Тогда он еще не носил погоняло Гнилой.
До Твери долетели всего три боеголовки, но их оказалось достаточно, чтобы полностью уничтожить город.
Одна разорвалась на Петербургской заставе. Над зданием пожарной части.
И адский огонь испепелил улицу Горького, набережную Афанасия Никитина, переулки Никитина и Артиллерийский.
Ту часть Твери, где прошло детство и юность Олега.
Где стояла обычная панельная пятиэтажка, в которой он жил с трех лет.
Олег не сгорел вместе с домом, потому что поехал с утра на собеседование, по поводу работы. Контора находилась в центре города, в гостинице «Селигер». Было ли собеседование успешным, Олег так и не понял: менеджер по персоналу – молодой, но очень важный мужчина – пожал ему руку и, дежурно улыбнувшись, выдавил сквозь белые, как на рекламе, зубы: «Вам позвонят».
А это значило, что не позвонят.

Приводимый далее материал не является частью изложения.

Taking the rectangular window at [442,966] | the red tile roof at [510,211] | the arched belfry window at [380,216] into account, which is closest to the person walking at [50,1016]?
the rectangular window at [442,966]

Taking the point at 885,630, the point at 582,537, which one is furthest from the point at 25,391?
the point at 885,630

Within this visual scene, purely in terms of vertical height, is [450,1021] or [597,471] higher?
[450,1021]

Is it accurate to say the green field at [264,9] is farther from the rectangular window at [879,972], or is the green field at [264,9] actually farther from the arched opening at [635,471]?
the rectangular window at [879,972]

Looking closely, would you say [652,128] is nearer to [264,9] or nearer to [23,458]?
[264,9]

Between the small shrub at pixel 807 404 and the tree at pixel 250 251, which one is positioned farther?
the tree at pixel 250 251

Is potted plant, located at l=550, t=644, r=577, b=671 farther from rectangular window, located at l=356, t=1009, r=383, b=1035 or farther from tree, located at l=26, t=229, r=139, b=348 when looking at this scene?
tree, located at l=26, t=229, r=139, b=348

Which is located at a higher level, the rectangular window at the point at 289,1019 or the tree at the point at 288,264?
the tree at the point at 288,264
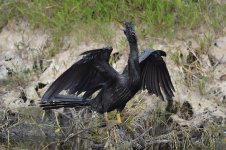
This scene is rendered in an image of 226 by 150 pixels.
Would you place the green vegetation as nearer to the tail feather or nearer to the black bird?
the black bird

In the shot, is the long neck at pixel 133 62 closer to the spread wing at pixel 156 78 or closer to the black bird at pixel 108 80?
the black bird at pixel 108 80

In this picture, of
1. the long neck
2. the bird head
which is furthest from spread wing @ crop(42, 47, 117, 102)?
the bird head

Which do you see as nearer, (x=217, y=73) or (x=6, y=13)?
(x=217, y=73)

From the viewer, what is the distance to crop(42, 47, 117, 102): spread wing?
700 centimetres

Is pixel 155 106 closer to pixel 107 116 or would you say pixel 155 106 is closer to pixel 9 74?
pixel 107 116

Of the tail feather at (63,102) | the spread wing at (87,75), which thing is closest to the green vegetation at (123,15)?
the tail feather at (63,102)

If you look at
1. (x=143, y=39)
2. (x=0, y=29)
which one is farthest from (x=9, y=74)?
(x=143, y=39)

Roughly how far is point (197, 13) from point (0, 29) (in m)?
2.74

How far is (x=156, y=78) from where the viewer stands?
7.85m

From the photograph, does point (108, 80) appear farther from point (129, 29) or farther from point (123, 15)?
point (123, 15)

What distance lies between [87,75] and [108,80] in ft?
0.85

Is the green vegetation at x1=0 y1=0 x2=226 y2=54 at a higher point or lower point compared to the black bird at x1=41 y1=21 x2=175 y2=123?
higher

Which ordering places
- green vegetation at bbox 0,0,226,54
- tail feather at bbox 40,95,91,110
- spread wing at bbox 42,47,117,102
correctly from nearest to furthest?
1. spread wing at bbox 42,47,117,102
2. tail feather at bbox 40,95,91,110
3. green vegetation at bbox 0,0,226,54

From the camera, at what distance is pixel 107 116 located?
796 centimetres
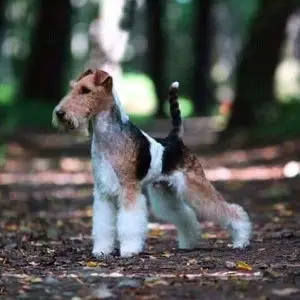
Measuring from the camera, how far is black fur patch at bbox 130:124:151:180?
320 inches

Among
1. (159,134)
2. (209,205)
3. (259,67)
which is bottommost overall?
(209,205)

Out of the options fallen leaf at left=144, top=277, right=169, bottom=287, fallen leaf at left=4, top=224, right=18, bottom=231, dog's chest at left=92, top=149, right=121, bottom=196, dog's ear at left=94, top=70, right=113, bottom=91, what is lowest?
fallen leaf at left=4, top=224, right=18, bottom=231

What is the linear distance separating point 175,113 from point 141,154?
0.99m

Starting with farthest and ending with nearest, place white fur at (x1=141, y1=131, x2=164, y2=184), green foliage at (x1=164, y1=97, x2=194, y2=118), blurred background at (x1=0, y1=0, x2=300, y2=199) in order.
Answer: green foliage at (x1=164, y1=97, x2=194, y2=118) < blurred background at (x1=0, y1=0, x2=300, y2=199) < white fur at (x1=141, y1=131, x2=164, y2=184)

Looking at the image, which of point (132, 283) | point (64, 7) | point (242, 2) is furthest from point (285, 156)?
point (242, 2)

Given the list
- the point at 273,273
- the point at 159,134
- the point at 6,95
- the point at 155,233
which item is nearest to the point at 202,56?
the point at 6,95

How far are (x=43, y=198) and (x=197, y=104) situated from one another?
110ft

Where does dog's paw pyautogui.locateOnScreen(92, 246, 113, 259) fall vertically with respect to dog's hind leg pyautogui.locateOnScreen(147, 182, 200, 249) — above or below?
below

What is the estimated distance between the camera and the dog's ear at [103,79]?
26.3 feet

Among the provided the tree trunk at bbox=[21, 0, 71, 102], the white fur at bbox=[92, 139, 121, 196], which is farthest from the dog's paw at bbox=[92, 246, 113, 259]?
the tree trunk at bbox=[21, 0, 71, 102]

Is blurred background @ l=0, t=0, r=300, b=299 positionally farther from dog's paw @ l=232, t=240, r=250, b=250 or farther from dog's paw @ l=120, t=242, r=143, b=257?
dog's paw @ l=120, t=242, r=143, b=257

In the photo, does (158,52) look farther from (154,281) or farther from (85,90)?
(154,281)

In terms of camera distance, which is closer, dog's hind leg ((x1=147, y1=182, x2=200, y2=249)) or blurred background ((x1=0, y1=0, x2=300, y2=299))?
blurred background ((x1=0, y1=0, x2=300, y2=299))

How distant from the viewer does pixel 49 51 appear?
33.5 m
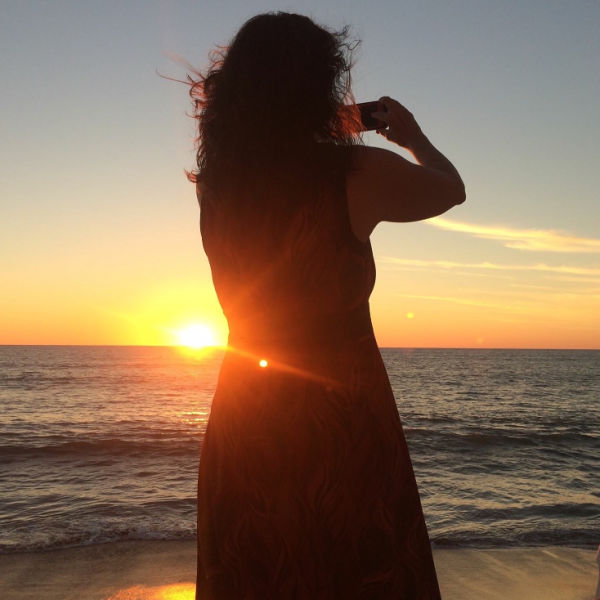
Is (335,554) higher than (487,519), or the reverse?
(335,554)

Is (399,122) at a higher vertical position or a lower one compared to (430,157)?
higher

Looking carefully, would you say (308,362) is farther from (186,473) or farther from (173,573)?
(186,473)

Чтобы успокоиться, Олег пошел домой пешком. Прошел по Советской улице до Городского сада, посидел на скамейке, раздумывая о том, что делать дальше и позвонить ли Светке… В конце концов, решил, что раз она опять решила его бросить, то пусть сама звонит.

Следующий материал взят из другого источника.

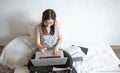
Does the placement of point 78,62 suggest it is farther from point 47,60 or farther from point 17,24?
point 17,24

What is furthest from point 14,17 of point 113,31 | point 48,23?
point 113,31

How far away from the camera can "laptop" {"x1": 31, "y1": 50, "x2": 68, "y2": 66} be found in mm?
1476

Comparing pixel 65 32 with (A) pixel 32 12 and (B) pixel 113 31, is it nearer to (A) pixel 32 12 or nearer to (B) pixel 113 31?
(A) pixel 32 12

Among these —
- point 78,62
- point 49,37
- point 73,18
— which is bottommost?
point 78,62

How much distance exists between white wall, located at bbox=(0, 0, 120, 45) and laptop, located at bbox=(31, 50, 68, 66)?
0.59 meters

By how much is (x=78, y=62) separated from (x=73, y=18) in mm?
535

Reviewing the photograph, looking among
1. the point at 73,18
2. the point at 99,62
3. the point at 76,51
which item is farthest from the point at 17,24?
the point at 99,62

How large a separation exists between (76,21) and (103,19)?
31 cm

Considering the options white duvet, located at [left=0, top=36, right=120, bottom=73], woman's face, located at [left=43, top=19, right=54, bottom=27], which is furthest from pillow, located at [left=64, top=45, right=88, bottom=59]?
woman's face, located at [left=43, top=19, right=54, bottom=27]

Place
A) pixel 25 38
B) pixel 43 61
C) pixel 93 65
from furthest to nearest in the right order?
pixel 25 38, pixel 93 65, pixel 43 61

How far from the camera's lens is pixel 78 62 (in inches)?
67.2

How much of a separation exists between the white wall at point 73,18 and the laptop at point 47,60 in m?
0.59

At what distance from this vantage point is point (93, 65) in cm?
168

С этими мыслями он поднялся со скамейки и по Старому мосту перешел на свою сторону Волги.
И едва оказался на берегу, услышал оглушительный вой и увидел, что на город летит смерть.
Правда, он сначала не понял, что это была смерть. Но интуиция спасла Олегу жизнь: еще не до конца осознав, что происходит, он упал на песок городского пляжа, даже сделал попытку зарыться в него, превратиться в маленькую, незаметную песчинку. Потому что только став песчинкой, можно было остаться в живых…
Олег накрыл голову руками, и не видел, как погибал его город. Не слышал его предсмертных стонов. Он оглох почти сразу, когда обрушилась ударная волна. А не ослеп он только потому, что крепко зажмурил глаза.
…Когда Олег очнулся, он не сразу понял, где находится и что произошло. Он сидел на песке, словно пьяный. Зрение и слух возвращались медленно, голова гудела как церковный колокол, по которому долго колотили гигантским билом.